Paper accepted at ACM TOMM: Counterfeiting Attacks on a RDH-EI scheme based on block-permutation and Co-XOR

Authors: Fan Chen (Southwest Jiaotong University, China),  Lingfeng Qu (Guangzhou University, China), Hadi Amirpour (Alpen-Adria-Universität Klagenfurt), Christian Timmerer (Alpen-Adria-Universität Klagenfurt), and Hongjie He (Southwest Jiaotong University, China)

Journal: ACM Transactions on Multimedia Computing Communications and Applications (ACM TOMM)
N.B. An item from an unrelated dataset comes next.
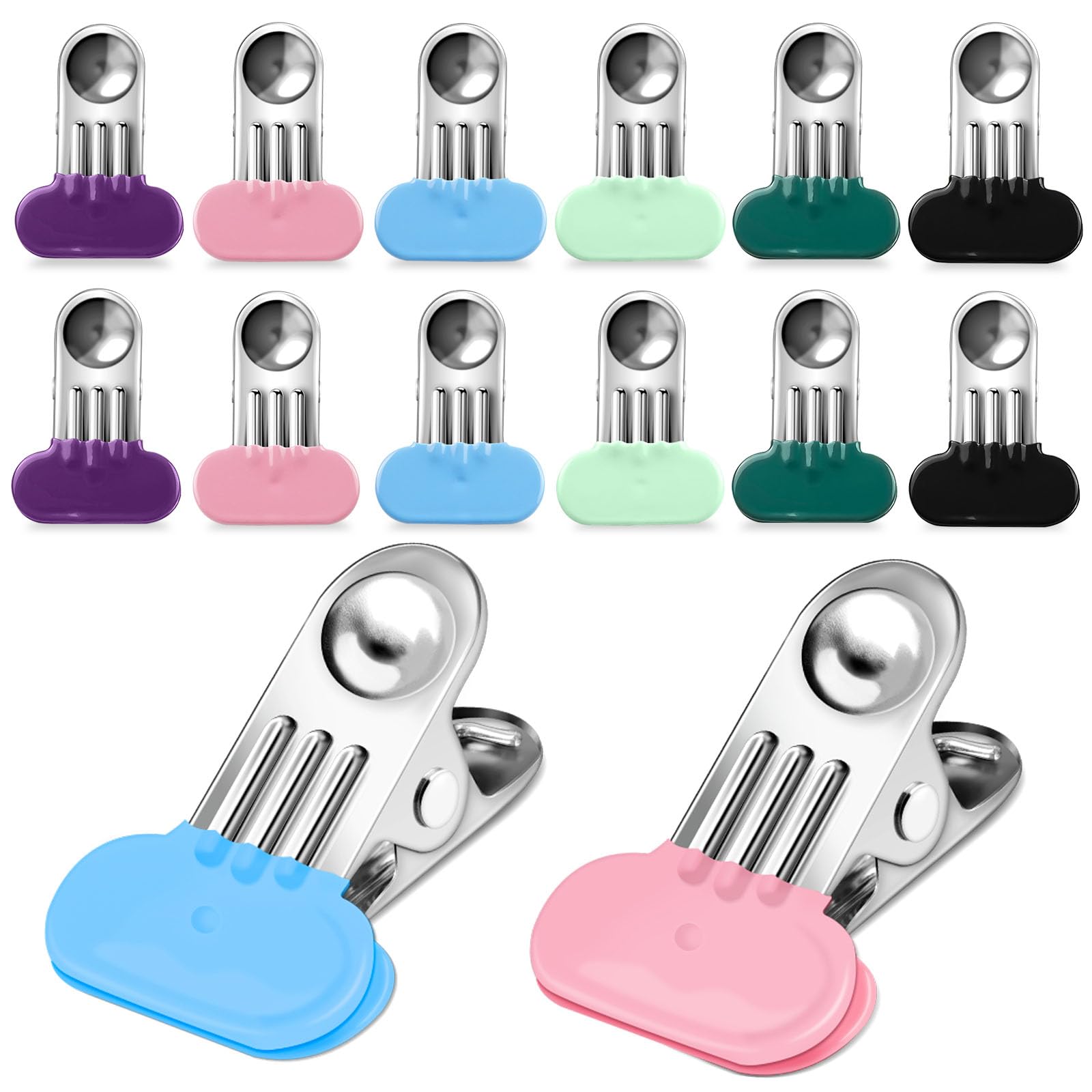 Food Bag Clips 12 Pcs, Bag Sealing Clips for Sealing Food Storage Bags, Non Slip Food Bag Clips in 6 Colors, Reusable Plastic Bag Clips for Food Storage for Sandwiches and Snacks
Abstract: Reversible data hiding in encrypted images (RDH-EI) has gained widespread attention due to its potential applications in secure cloud storage. However, the security challenges of RDH-EI in cloud storage scenarios remain largely unexplored.} In this paper, we present a counterfeiting attack on RDH-EI schemes that utilize block-permutation and Co-XOR (BPCX) encryption. We demonstrate that ciphertext images generated by BPCX-based RDH-EI are easily tampered with to produce a counterfeit decrypted image with different contents imperceptible to the human eye. This vulnerability is mainly because the block permutation key information of BPCX is susceptible to known-plaintext attacks (KPAs). Taking ciphertext images in telemedicine scenarios as an example, we describe two potential counterfeiting attacks, namely fixed-area and optimal-area attacks. We show that the quality of forged decrypted images depends on the accuracy of the estimated block-permutation key under KPA conditions. To improve the invisibility of counterfeit decrypted images, we analyze the limitations of existing KPA methods against BPCX encryption for 2×2 block sizes and propose a novel diagonal inversion rule specifically designed for image blocks. This rule further enhances the accuracy of the estimated block-permutation key. The experiments show that, compared to existing KPA methods, the accuracy of the estimated block-permutation key in the UCID dataset increases by an average of 11.5%. In the counterfeiting attack experiments on Camera’s encrypted image, we successfully tampered with over 80% of the pixels in the target area under the fixed-region attack. Additionally, we achieved a tampering success rate exceeding 90% in the optimal-region attack.